We asked Gregory Warner at the Health Desk at WHYY in Philadelphia whether there might be an alternative to it.
Gregory Warner: First I called Randall Bovbjerg. He’s a senior fellow at the Urban Institute. He told me this:
Randall Bovbjerg: The mandate is a very important but not totally essential part of this approach to get everybody to buy coverage. It’s the stick, there is a carrot.
The carrot is the part of the reform law that makes insurance more affordable, the subsidies and regulations. To stay with that analogy, just a moment, some of those now praising the federal judge for striking down that individual mandate say, “We need more carrots!”
Jamie Court is author of “The Progressive’s Guide to Raising Hell.”
Jamie Court: So the key to getting people in to the health care system doesn’t have to do with the stick of a tax penalty, it has to do with the carrot.
Make insurance affordable enough and people will buy in.
Stuart Altman: If the carrot is beautifully wrapped, and very expensive, of course!
Stuart Altman, professor of health economics at Brandeis University, says the country can’t afford that carrot. He says — barring some more draconian way of lowering health costs — the only alternative to the individual mandate is another stick, like making insurance more expensive each year you don’t buy it.

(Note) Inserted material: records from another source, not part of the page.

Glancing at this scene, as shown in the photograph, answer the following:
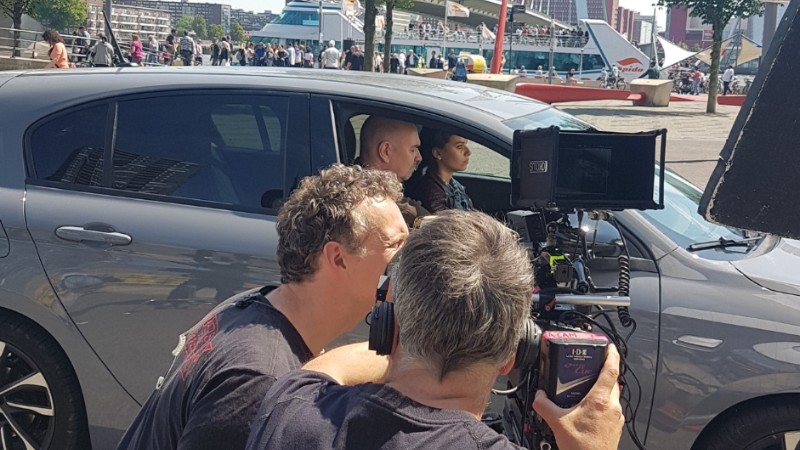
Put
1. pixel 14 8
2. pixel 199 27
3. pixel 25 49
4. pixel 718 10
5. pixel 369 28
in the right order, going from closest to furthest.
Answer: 1. pixel 718 10
2. pixel 25 49
3. pixel 369 28
4. pixel 14 8
5. pixel 199 27

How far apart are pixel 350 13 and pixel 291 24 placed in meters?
9.80

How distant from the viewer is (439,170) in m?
4.35

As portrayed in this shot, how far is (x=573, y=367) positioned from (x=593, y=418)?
0.10 meters

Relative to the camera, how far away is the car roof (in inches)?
143

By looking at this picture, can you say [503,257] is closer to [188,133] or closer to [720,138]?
[188,133]

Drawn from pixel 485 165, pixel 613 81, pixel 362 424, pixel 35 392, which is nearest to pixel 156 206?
pixel 35 392

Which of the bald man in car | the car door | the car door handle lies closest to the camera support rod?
the car door

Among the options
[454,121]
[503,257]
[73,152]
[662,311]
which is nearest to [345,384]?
[503,257]

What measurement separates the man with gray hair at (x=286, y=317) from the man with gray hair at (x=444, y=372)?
197mm

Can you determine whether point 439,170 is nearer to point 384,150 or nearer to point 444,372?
point 384,150

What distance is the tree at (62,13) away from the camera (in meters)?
91.4

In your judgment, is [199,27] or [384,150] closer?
[384,150]

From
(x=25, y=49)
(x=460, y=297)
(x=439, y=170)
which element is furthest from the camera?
(x=25, y=49)

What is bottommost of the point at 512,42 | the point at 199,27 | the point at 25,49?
the point at 25,49
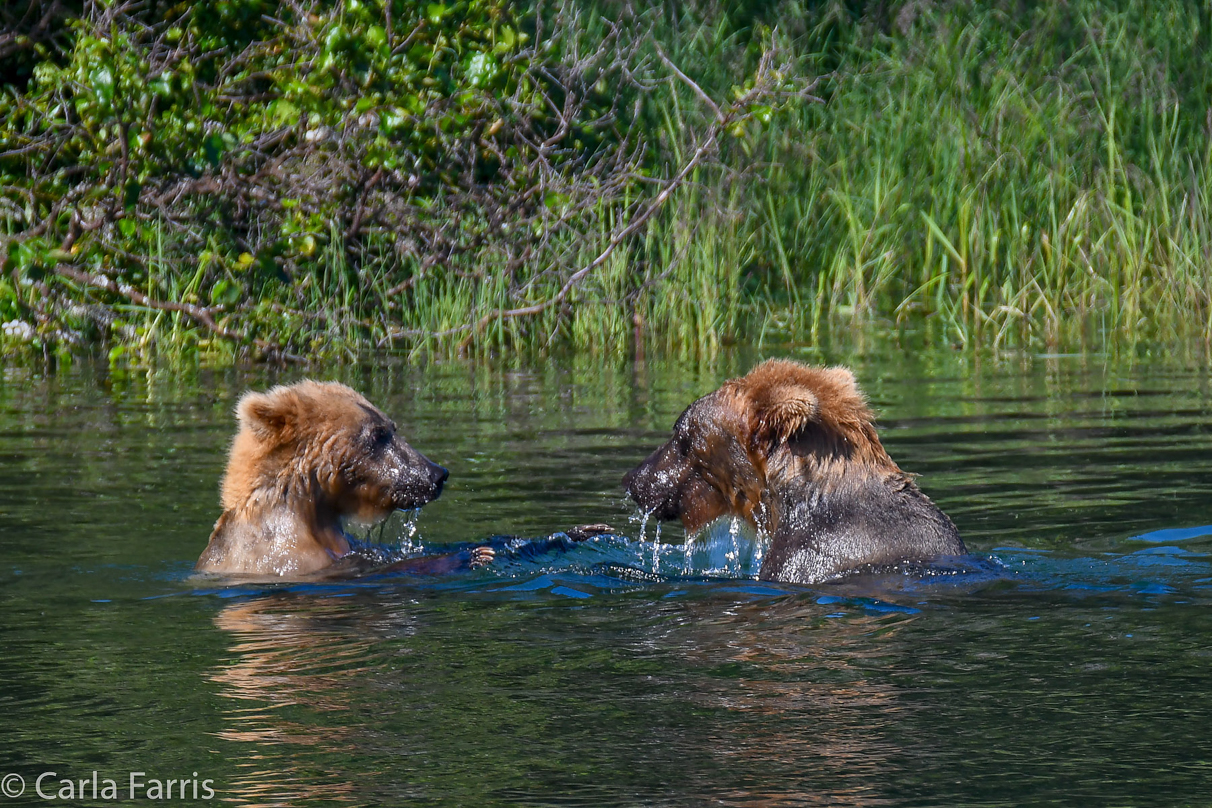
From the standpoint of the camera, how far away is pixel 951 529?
22.3ft

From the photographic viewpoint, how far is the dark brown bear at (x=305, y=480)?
7496mm

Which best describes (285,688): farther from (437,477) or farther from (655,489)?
(437,477)

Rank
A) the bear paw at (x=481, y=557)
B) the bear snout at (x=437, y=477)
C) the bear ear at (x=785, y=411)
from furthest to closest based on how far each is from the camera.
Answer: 1. the bear snout at (x=437, y=477)
2. the bear paw at (x=481, y=557)
3. the bear ear at (x=785, y=411)

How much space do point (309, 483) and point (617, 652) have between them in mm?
2586

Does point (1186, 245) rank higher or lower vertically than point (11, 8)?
lower

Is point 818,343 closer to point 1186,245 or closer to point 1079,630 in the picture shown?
point 1186,245

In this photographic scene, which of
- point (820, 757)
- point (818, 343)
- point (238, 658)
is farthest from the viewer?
point (818, 343)

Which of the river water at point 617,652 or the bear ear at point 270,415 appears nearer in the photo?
the river water at point 617,652

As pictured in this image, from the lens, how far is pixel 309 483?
7684mm

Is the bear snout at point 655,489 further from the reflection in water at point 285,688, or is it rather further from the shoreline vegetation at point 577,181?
the shoreline vegetation at point 577,181

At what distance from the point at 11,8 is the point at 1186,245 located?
424 inches

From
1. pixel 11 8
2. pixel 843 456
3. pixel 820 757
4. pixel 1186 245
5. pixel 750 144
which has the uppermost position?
pixel 11 8

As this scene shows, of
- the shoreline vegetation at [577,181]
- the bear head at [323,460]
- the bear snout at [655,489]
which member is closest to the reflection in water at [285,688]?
the bear head at [323,460]

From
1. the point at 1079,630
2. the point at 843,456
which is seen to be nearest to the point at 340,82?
the point at 843,456
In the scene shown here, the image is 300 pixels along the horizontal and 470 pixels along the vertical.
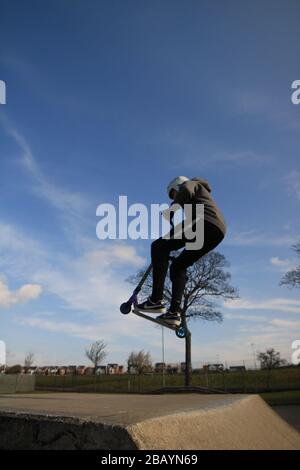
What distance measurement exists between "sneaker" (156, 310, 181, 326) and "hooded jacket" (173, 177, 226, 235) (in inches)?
51.7

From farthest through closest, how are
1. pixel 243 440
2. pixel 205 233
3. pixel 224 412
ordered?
1. pixel 205 233
2. pixel 224 412
3. pixel 243 440

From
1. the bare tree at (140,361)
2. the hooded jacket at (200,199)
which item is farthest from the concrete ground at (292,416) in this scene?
the bare tree at (140,361)

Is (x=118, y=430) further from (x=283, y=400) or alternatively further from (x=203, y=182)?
(x=283, y=400)

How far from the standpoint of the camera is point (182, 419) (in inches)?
94.3

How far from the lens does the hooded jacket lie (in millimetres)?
4762

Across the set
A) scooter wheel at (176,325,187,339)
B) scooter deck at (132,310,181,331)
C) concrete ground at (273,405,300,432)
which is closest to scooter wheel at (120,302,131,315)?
scooter deck at (132,310,181,331)

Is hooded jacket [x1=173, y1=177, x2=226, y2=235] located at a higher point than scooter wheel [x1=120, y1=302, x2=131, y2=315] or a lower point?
higher

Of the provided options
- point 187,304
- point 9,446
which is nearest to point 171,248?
point 9,446

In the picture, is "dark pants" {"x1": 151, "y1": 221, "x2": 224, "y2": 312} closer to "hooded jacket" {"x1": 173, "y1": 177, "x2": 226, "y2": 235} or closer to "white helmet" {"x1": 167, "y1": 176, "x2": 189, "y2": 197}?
"hooded jacket" {"x1": 173, "y1": 177, "x2": 226, "y2": 235}

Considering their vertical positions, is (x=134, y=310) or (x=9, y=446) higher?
(x=134, y=310)

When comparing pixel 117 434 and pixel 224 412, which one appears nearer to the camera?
pixel 117 434

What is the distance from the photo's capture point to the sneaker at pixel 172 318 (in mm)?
5309

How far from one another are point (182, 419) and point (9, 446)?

Ron Pollack is with Families USA.
Ron Pollack: You could call it an incentive or you could call it a stick. But it would make people think twice not to purchase insurance.
Pollack says that would a punier stick than the individual mandate. There’s a big stick, of course, that no one talks about — except for Randall Bovbjerg, who got me started on this whole carrot-and-sticks analogy.
Bovbjerg: And that is, that if you truly want to opt out of insurance, you have to opt out for good! No fair opting out now and then if you’re hit by a truck opting in.
In Philadelphia, I’m Gregory Warner.